The booth in the back that Bitty had been hoping on getting is occupied by a couple that should probably just skip their lunch and go straight to the nearest hotel, but two booths down is available. It’s not very private, but it’s not in full view either, and Bitty actually feels pretty comfortable as they slide in on opposite sides and grab the menu. The Oreo milkshake is advertised on the entire front page and it looks really good. Jack seems excited for it, and almost nervous, and Bitty realizes that he feels the same way. It’s strange because it’s just a milkshake, but maybe Jack has some kind of relationship with Oreos that’s rooted deep and that he doesn’t know about. Who knows.

When the waitress comes over to take their order, Bitty automatically orders two, but Jack stops him to say they only need one – they’ll share. Bitty is too dumbstruck by the offer and the expression on Jack’s face to realize that it might have to do with money.

“With two straws. If… that’s alright with you,” Jack offers hesitantly.

“Uh—yeah. Yeah! Sure. One is fine.”

“It’s just that I shouldn’t have too much dairy, y’know? I feel like—”

“It’s fine. It’s cool. We’ll share. No biggie.”

Except it kind of is, a biggie. But Bitty doesn’t say that because it already looks like Jack is blushing and he doesn’t want to make things worse. They order a side of fries and some chicken wings to share between the two of them as well, because Bitty has the money on him now anyway.

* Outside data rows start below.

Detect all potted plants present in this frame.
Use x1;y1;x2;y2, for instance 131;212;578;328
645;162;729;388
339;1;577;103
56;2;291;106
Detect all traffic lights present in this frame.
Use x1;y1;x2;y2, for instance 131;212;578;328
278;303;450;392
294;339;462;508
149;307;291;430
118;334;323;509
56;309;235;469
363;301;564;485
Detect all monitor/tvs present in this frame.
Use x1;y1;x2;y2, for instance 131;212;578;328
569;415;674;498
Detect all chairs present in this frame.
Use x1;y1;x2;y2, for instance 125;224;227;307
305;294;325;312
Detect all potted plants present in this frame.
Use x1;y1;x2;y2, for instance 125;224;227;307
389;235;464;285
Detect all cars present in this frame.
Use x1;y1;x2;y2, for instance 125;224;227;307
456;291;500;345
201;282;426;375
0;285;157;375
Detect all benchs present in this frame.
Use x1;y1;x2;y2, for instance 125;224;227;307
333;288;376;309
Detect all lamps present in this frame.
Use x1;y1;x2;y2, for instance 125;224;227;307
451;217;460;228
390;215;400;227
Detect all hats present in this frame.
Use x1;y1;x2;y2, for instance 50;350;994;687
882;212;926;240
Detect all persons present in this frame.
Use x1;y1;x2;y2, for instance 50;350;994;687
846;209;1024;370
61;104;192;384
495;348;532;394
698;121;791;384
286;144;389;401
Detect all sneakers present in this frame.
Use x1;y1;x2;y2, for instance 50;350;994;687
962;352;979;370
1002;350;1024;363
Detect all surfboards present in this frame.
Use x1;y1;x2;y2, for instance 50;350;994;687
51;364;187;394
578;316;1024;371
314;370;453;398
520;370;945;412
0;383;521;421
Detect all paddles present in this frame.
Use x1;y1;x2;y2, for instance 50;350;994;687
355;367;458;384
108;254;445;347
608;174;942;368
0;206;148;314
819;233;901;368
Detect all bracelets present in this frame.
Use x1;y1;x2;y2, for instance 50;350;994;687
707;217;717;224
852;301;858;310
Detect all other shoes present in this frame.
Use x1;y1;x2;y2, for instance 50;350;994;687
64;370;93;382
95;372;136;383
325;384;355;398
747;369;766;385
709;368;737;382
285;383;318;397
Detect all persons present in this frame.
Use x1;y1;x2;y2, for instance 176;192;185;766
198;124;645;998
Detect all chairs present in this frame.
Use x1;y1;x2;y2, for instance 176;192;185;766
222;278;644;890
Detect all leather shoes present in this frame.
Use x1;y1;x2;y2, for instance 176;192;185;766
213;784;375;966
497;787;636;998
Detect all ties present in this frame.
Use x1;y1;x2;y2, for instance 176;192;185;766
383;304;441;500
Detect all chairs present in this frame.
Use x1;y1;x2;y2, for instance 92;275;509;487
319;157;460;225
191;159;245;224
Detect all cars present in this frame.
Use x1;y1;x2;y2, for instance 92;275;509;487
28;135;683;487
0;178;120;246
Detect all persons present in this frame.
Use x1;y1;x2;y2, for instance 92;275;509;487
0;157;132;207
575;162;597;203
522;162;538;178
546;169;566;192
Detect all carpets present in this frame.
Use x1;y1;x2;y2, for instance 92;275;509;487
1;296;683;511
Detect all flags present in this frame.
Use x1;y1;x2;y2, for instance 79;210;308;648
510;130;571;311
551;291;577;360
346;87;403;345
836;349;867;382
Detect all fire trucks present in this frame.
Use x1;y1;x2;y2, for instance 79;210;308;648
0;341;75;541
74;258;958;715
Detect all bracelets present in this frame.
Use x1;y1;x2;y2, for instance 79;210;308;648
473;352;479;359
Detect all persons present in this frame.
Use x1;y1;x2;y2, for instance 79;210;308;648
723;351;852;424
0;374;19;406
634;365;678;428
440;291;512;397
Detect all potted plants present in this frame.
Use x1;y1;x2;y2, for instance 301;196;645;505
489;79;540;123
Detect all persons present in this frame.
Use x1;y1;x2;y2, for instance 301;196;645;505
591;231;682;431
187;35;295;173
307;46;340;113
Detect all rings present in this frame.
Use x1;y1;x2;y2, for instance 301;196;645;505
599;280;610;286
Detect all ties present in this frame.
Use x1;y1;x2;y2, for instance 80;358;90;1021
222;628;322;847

He doesn’t realize that Jack was planning on paying for it all until their lunchtime date comes to an end.

They chat a little, and the more they chat the more Bitty forgets about the rest of the diner, and the more he forgets about the rest of the diner the more he can relax and focus on Jack. Their food and the milkshake comes along and it looks incredible, with whipped cream higher than anyone’s quiff and two red and white striped straws. Bitty insists Jack have the first taste, and they laugh when he comes away with a smudge of whipped cream on the tip of his nose. Bitty goes in next, and it tastes good. He’s not a huge fan of Oreos himself, but the milkshake’s the kind of sweet that he likes. He’d order it again, if he was to ever find himself in the same situation with the same person sitting across from him. He’d buy Jack an Oreo milkshake anytime.

At some point, they end up leaning in at the same time, and they lock eyes over the mountain of whip, and Jack’s smiling around his straw, and Bitty’s smiling around his straw, and they’re both arguably redder than the red on their individual straws.

Bitty hasn’t put much thought into what they’re doing or what this is, he just knows that he thinks about Jack a lot more than he would care to admit, and these little outings they’d been going on are the highlights of Bitty’s weeks. He looks forward to every single one of Jack’s smiles, feels warm whenever one is directed at him, but who is to say that Jack experiences that in the same way? They’ve been having fun, they’ve been becoming friends. They’ve become close very fast, as his friends won’t stop reminding him of, but that doesn’t make this a date. Does it? Does Bitty want it to? Does Bitty want to be like the couple of kids two booths over?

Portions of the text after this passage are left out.